→ DOCUMENT PASSAGE:
Fell on Black Days: The GOP’s old tricks stir the pot before midterms

We’re not even a month into 2014 and it already feels like déjà vu all over again.

Within a week’s time we’ve seen a veritable greatest hits of GOP base-stirring plays: the resurrection of the No Taxpayer Funding for Abortion Act in Congress (because that was so much fun in 2011); a bitter firestorm set off by an entirely unnecessary legal brief defending Nevada’s ban on same-sex marriage; and now we’ve witnessed Silver State punchline Sharron Angle walk out of the desert, like a tumbleweed blowing in the wind, carrying with her the Holy Grail of GOP smear-sticks, a Voter ID ballot initiative.

And boom goes the dynamite.

Sirens, do not be fooled by this fuckery. This is a coordinated effort — at the federal and state level — to disorient us and get us thinking defensively.

→ JOB A:
Translate this sentence from the post on GOP midterm tactics into Spanish: "We’re not even a month into 2014 and it already feels like déjà vu all over again."
→ JOB B:
In the post on GOP midterm tactics, what ballot initiative is Sharron Angle carrying?
→ JOB C:
Pick up the post on GOP midterm tactics after its final sentence and keep writing it.
These lines have nothing to do with the post on GOP midterm tactics.

Entries from a dataset
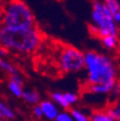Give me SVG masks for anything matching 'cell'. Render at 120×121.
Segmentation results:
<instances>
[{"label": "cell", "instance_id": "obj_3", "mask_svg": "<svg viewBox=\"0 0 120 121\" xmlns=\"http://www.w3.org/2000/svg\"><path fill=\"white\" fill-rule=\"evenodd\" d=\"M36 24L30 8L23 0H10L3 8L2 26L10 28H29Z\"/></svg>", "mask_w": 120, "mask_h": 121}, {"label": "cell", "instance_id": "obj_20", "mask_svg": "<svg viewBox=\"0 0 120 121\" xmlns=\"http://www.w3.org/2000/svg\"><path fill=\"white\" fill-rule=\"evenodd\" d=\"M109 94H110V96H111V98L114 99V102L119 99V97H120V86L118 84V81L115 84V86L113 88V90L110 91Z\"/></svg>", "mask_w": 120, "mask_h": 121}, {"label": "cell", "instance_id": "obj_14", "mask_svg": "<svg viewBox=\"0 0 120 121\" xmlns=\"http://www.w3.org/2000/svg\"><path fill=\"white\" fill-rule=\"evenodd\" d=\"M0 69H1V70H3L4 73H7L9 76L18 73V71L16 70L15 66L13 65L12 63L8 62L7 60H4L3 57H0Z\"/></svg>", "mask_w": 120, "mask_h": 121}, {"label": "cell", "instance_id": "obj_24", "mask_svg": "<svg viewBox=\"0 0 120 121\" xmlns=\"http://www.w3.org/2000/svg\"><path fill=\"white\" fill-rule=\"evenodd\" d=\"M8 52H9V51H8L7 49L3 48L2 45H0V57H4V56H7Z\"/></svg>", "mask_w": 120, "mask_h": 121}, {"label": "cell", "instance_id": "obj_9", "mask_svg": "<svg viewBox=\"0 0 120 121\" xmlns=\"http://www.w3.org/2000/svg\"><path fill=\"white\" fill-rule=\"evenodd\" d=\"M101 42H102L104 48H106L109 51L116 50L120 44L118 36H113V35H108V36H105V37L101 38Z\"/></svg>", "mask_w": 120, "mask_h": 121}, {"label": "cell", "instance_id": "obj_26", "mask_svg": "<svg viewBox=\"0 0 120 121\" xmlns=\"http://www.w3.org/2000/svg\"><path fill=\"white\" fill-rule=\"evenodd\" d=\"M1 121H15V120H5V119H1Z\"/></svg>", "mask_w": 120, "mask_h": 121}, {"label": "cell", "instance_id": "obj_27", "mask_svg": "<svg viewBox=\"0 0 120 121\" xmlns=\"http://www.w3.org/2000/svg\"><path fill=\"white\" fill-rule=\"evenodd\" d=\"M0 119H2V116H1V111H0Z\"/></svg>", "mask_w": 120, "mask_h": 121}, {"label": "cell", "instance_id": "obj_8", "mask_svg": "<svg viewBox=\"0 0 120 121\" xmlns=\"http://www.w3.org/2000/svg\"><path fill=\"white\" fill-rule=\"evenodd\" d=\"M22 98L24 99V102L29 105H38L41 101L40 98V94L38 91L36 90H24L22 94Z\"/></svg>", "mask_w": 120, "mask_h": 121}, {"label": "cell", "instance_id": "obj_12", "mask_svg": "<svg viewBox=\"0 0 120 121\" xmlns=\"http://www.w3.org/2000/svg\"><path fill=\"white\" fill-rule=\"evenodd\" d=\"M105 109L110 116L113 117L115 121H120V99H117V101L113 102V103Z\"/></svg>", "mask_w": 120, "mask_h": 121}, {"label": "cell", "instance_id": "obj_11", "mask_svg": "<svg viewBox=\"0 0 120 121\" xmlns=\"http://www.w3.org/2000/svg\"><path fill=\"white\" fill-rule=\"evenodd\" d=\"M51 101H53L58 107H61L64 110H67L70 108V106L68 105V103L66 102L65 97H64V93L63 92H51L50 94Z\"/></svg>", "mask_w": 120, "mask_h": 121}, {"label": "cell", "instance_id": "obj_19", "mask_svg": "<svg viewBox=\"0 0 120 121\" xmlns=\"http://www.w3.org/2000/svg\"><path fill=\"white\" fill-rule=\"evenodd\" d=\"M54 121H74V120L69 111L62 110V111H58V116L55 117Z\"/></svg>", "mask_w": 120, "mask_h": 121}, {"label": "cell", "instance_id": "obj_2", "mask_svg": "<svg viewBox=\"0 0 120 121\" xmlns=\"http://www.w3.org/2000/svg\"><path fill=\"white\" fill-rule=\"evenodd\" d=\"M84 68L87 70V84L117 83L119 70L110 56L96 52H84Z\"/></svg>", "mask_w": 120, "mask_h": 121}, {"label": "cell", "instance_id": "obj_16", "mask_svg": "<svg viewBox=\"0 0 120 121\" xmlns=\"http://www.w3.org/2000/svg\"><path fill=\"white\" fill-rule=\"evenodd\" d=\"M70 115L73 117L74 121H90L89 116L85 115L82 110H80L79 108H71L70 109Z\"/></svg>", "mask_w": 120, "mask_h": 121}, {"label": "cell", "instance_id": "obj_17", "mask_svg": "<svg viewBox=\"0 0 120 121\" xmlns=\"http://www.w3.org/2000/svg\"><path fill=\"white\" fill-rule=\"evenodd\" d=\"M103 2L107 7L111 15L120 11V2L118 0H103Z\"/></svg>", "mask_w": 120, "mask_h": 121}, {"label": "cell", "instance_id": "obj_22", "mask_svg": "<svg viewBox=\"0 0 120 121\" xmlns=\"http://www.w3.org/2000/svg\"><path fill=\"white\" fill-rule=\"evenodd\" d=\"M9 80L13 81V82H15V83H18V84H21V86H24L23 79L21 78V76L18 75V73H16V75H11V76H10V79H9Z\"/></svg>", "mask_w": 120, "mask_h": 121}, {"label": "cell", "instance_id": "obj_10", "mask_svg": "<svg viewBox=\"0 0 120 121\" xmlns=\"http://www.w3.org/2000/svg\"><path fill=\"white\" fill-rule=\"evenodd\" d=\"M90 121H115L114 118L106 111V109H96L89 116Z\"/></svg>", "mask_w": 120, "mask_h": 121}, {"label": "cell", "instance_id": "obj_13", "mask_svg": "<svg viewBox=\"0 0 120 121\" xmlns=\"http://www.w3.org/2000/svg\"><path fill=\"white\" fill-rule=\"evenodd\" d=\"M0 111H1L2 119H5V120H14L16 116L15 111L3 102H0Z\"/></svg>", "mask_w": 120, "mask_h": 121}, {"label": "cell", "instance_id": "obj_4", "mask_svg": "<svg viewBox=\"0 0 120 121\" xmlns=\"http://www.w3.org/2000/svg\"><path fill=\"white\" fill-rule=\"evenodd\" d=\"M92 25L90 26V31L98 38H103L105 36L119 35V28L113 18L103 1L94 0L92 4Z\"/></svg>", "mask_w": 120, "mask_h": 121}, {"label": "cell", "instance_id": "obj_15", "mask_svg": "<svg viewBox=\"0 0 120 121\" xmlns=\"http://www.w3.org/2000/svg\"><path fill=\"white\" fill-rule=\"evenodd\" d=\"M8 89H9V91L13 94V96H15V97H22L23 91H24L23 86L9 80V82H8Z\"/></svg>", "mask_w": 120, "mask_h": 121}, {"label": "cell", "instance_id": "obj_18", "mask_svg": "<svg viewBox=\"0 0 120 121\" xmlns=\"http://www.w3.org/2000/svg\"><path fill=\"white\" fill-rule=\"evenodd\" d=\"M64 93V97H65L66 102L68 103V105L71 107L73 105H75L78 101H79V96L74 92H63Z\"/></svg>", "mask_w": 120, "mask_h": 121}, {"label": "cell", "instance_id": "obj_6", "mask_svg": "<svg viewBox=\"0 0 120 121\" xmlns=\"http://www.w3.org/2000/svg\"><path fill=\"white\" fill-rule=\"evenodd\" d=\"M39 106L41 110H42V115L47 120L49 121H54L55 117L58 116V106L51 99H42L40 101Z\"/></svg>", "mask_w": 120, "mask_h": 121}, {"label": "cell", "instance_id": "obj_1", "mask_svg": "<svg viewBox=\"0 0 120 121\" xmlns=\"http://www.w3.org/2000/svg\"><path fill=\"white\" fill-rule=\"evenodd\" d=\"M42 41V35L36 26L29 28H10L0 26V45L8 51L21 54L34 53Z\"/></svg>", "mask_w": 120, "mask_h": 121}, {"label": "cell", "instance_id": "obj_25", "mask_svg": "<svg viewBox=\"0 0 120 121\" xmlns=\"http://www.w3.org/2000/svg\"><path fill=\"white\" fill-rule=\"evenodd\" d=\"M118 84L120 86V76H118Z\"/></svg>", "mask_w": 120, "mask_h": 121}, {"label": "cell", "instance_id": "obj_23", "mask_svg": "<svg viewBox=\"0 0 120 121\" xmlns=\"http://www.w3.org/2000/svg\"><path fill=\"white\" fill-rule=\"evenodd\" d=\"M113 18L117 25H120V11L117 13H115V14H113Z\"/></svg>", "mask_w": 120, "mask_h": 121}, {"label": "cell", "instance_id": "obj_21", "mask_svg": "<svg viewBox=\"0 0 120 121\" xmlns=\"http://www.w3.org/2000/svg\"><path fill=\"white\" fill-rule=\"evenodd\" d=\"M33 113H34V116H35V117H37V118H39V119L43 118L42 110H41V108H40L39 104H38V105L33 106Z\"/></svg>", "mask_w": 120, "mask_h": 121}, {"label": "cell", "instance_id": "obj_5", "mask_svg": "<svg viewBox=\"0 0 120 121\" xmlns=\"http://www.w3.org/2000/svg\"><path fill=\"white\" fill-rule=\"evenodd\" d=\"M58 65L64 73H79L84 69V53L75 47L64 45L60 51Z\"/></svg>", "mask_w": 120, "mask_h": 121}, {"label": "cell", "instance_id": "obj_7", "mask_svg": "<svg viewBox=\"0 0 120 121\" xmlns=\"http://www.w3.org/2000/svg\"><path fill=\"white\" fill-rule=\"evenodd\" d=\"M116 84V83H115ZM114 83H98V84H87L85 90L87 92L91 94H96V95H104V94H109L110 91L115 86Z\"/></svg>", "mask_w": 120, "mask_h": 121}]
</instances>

...

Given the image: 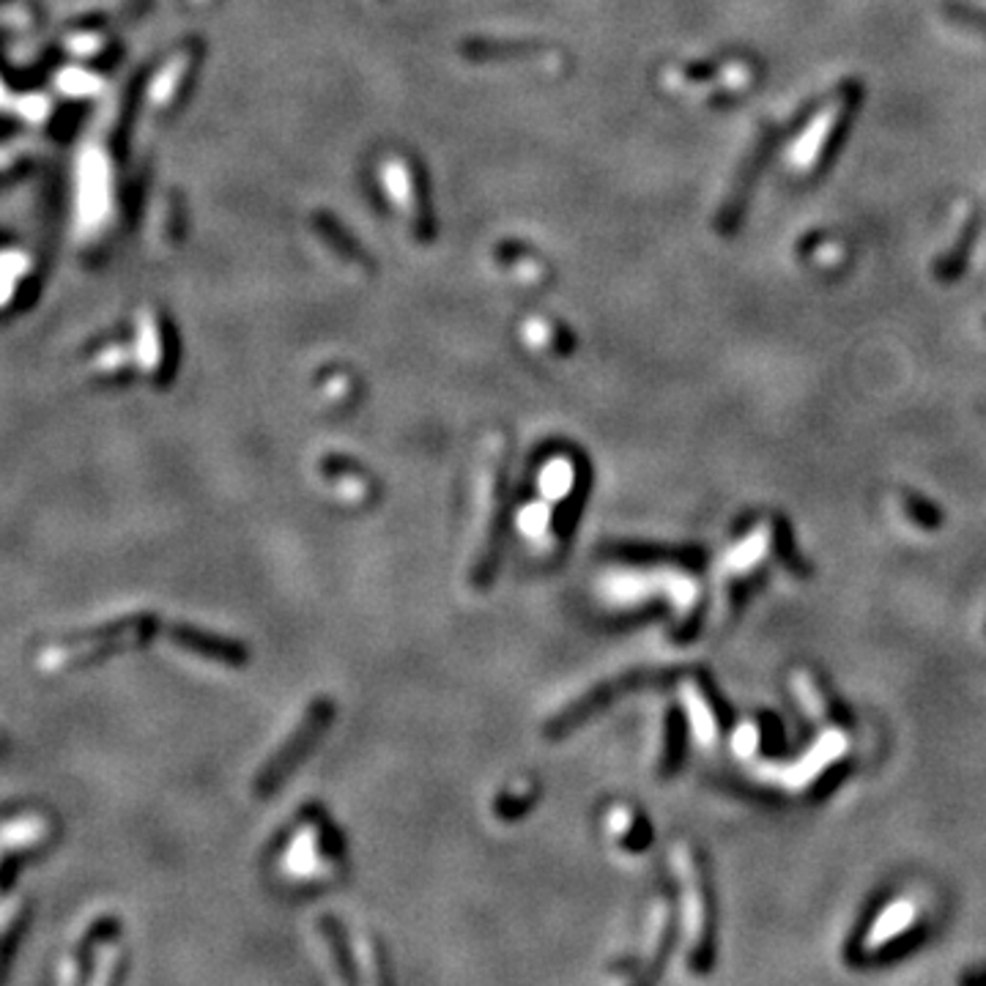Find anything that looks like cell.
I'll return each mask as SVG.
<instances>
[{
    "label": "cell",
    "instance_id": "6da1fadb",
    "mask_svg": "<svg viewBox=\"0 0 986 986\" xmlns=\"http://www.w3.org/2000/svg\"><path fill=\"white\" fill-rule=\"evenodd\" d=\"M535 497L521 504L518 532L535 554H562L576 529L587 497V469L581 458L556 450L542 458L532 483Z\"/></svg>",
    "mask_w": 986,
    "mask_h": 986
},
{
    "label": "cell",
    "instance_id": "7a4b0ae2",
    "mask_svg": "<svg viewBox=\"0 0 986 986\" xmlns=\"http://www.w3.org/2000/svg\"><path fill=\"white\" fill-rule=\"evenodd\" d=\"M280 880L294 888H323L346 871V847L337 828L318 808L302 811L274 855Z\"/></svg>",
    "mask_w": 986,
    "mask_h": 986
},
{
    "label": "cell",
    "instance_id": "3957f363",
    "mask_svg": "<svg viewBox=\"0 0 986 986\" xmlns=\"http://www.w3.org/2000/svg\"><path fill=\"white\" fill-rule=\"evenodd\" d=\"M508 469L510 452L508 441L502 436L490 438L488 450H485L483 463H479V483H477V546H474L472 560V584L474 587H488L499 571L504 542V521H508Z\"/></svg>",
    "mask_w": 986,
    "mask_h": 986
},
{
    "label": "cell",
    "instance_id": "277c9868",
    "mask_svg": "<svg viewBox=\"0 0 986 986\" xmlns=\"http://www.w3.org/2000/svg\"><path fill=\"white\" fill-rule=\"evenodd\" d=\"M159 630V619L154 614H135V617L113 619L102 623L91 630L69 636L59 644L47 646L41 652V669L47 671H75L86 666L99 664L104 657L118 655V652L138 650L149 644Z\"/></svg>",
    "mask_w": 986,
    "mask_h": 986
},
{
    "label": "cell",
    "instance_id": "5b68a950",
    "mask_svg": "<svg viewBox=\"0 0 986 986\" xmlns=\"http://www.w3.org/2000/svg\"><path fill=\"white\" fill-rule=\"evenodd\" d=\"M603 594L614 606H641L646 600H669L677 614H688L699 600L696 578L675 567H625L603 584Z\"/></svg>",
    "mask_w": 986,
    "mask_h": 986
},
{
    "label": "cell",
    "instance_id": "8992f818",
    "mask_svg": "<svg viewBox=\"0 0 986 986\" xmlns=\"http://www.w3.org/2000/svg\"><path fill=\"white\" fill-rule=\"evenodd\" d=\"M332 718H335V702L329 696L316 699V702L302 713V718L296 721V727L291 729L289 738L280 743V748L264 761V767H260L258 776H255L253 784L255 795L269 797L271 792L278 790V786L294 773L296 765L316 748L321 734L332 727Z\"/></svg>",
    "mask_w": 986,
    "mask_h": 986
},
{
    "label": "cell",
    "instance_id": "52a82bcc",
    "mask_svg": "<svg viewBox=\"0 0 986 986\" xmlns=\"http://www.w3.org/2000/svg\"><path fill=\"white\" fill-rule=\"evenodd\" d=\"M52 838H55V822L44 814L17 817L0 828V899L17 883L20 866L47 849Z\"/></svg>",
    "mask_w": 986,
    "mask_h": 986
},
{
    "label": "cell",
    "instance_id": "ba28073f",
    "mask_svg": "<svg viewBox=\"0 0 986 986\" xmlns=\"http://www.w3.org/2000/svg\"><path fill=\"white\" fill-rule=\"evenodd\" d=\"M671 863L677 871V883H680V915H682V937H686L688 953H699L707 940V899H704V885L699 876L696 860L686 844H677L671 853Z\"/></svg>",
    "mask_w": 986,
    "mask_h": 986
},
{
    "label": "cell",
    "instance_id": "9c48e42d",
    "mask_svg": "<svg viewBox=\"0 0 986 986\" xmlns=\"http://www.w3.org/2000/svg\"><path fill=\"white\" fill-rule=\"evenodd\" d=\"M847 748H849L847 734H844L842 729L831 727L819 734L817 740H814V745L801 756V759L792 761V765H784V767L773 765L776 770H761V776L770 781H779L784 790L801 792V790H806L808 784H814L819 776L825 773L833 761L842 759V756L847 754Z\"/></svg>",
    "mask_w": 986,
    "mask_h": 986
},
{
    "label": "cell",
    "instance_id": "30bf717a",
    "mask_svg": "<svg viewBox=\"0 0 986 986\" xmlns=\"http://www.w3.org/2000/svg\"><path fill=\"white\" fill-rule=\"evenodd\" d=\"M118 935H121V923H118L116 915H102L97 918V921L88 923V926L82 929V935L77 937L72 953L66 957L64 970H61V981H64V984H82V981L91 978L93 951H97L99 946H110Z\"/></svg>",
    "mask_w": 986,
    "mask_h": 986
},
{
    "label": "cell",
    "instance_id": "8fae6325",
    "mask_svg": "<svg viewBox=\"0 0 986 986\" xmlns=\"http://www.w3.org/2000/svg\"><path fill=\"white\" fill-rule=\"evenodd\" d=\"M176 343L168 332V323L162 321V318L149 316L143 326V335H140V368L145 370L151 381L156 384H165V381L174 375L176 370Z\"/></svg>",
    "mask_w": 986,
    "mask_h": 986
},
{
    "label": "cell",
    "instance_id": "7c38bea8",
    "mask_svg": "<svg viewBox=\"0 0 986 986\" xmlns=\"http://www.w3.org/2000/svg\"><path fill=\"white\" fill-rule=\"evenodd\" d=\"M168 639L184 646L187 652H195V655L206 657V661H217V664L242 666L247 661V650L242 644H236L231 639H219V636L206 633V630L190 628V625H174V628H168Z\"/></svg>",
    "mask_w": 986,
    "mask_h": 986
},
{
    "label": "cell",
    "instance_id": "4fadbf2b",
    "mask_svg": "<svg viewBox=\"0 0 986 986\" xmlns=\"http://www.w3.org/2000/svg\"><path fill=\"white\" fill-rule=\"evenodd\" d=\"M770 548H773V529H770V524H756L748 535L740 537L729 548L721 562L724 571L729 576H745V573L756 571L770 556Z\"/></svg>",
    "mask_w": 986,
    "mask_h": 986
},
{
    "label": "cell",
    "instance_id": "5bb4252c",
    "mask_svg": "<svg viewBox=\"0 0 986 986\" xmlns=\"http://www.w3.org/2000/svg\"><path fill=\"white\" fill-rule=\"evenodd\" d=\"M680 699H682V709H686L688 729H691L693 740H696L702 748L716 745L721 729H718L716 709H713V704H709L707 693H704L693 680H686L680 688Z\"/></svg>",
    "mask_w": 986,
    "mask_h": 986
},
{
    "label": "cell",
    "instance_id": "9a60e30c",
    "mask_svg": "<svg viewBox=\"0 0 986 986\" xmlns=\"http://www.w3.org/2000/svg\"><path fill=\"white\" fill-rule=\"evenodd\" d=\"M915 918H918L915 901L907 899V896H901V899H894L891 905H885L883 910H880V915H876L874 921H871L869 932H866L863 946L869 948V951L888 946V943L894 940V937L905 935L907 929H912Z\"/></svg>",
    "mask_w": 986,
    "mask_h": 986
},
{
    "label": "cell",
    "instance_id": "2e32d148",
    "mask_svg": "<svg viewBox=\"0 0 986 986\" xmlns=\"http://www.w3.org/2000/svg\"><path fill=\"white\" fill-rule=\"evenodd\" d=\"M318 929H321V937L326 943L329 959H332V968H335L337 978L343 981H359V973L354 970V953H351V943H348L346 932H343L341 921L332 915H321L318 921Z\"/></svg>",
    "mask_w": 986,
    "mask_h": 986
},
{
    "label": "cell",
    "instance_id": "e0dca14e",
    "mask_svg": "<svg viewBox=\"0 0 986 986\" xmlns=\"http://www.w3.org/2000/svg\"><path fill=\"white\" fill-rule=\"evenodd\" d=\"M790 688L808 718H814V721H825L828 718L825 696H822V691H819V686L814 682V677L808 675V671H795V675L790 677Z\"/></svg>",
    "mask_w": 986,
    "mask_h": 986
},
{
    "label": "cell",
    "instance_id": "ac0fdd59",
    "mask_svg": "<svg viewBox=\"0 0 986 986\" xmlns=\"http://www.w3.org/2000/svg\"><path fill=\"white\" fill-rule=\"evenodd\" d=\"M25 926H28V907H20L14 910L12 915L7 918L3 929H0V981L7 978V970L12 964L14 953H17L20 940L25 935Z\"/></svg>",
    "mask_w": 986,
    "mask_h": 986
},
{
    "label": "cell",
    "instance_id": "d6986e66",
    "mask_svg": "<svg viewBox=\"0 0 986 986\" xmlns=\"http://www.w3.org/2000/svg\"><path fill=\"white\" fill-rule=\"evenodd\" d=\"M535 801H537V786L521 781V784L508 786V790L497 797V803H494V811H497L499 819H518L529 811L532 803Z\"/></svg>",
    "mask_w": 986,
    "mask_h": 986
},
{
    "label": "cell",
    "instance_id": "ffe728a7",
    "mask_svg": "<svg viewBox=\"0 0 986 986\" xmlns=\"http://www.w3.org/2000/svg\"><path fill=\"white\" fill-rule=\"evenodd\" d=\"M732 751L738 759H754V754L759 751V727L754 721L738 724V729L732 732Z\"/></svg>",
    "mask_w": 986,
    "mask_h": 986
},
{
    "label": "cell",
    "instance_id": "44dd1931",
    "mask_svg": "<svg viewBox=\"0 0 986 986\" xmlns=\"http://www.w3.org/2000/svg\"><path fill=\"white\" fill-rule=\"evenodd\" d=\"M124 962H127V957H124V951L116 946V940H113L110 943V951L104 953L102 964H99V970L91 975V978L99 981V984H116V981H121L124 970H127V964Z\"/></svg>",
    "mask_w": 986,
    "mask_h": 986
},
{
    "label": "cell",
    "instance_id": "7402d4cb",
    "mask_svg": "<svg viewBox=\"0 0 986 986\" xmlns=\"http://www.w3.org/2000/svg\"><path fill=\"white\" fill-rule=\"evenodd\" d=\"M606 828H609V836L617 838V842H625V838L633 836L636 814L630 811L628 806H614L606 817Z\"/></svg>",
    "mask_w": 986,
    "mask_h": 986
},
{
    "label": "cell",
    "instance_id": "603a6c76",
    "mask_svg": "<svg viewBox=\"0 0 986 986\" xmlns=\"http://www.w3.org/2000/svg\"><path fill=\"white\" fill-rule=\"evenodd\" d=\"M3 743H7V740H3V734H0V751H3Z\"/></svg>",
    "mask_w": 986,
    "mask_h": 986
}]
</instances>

→ EXERCISE ANSWER A:
Ni siquiera llevamos un mes de 2014 y ya se siente como un déjà vu una vez más.

→ EXERCISE ANSWER B:
A Voter ID ballot initiative.

→ EXERCISE ANSWER C:
Time-sucking bills, like HR7 (aka No Taxpayer Funding for Abortion Act) appear like reproductive rights bogeymen every couple of years to distract our focus and to fill conservative campaign coffers. Just like in 2011, when the debate about that year’s No Taxpayer Funding for Abortion Act was not only exposed as a red herring — because federal funds ALREADY do not cover abortions — but it exposed the heartless ideology that hardcore conservatives really feel about rape and rape survivors, something that we know all too well these days. Meanwhile, make no mistake, that even if HR7 had a snowball’s chance in Florida, President Obama has already promised to veto it. It’s a non-starter, folks. There’s nothing to see here but slut-shaming, victim-blaming, and some dicks in a legislative circle-jerk who want to convince themselves that there’s some kind of Joker-style silver-lining to rape.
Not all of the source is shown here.